Marie lebt zusammen mit ihren Eltern und ihrem Bruder in einer überschaubaren Kleinstadt nahe der deutsch-französischen Grenze. Ihren Spitznamen „Fischmarie“ erhielt sie bereits während der Mittelstufe, in Anspielung auf das familieneigene Fischgeschäft, in dem beide Elternteile arbeiten. Sie führen das Leben einer durchschnittlichen, gutbürgerlichen Familie, in der traditionsgemäß der Sohn einmal den Betrieb übernehmen wird. Nachdem Maries Bruder allerdings durch einen Unfall im Wachkoma liegt, ändert sich ihr Alltag schlagartig. Die Mutter sitzt fortan Tag und Nacht an seinem Bett und verwendet sämtliche Geldmittel für Wunderheiler, die ihren Sohn wieder genesen lassen sollen. Um die Familie finanziell über Wasser zu halten, muss Marie die Schule abbrechen und hinter der Fischtheke stehen. Die Monotonie des „überschaubaren Mikrokosmos“, der Zwang der Gesellschaft und ihr Wunsch selbstständig und unabhängig zu sein, lassen ihre Persönlichkeit wandeln. Ziellos, gar süchtig nach dem Kick, streift sie nachts durch die Straßen, zerstört mutwillig Sachen und gipfelt ihre nächtlichen Streifzüge mit einem Einbruch in das Haus ihres pädophilen Sportlehrers. Dieser wird kurz darauf tot in seiner Wohnung aufgefunden und Marie ist verschwunden. Sie taucht in Frankreich unter und schlägt sich mit Prostitution durch. Als ein Verleger auf der Frankfurter Buchmesse erstochen wird, und Marie, inzwischen unter dem Namen Gudrun unterwegs, die erste am Tatort ist, fällt der Verdacht der Polizei schnell auf sie. Was hat Marie alles zu verheimlichen?
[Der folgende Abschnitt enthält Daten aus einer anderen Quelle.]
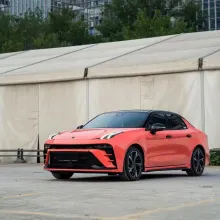 Glossy Coral Orange Vinyl Wrap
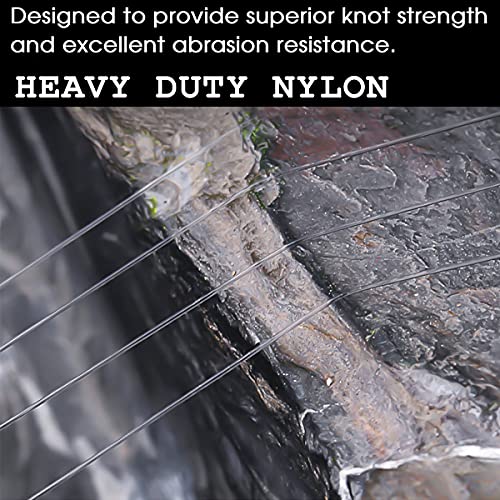 OROOTL Angelschnur Monofil Nylonfaden Angelsehne Salzwasser Reissfeste Schnur Angelzubehör Dia-0.5mm/15.88kg-4291m – Bild 4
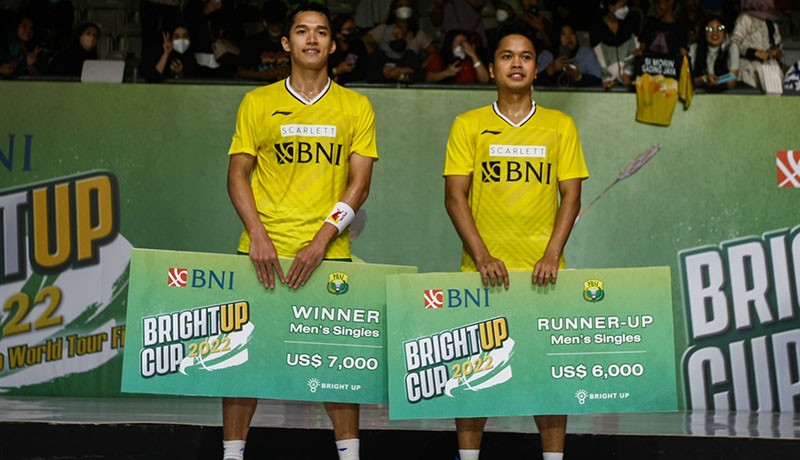 Jonathan Christie Juara Bright Up Cup 2022 Kalahkan Anthony Ginting - Bagian 4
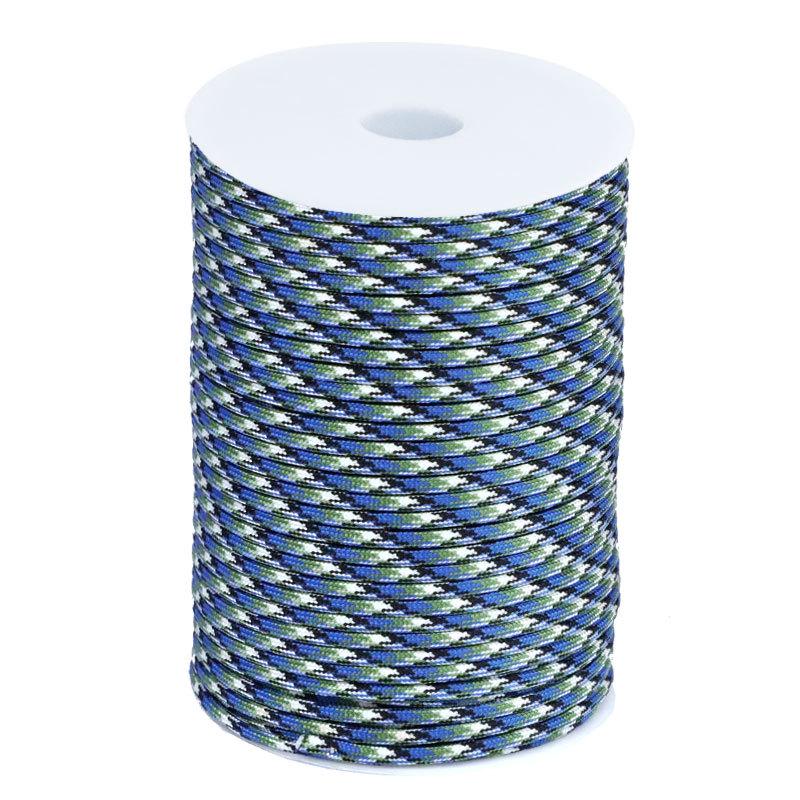 Paracord Exterior 100m 7 Miezuri 4mm: Ideal pentru Pasionații Militari și Brățări de Supraviețuire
Was erzählt man, was behält man wohlweislich besser für sich? Jene Frage stellt sich Marie alias Gudrun, als sie von Kommissar Schneider verhört wird. Gleichzeitig wird diese Frage auch von dem Ich-Erzähler des Romans aufgegriffen, der sich Gedanken um den Aufbau seines Manuskripts macht. Peter Koebels kurzweiliger Roman besteht aus zwei Handlungssträngen, die sowohl die Realität, als auch die Vergangenheit der Protagonistin beleuchten. Fischmarie ist leicht philosophisch und auf jeden Fall etwas für Liebhaber von Literatur abseits des Mainstreams.

Auch wenn der Roman inhaltlich bei weitem nicht an die Leistung von Koebels Erstlingswerk „Die.Gier“ herankommt -die Messlatte liegt einfach sehr hoch- macht es dennoch Spaß sich von der spritzigen, humorvollen Sprache des Autors zu mitreißen zu lassen. Sein Erfolgsgeheimnnis ist sein Schreibstil. Offen, authentisch, direkt.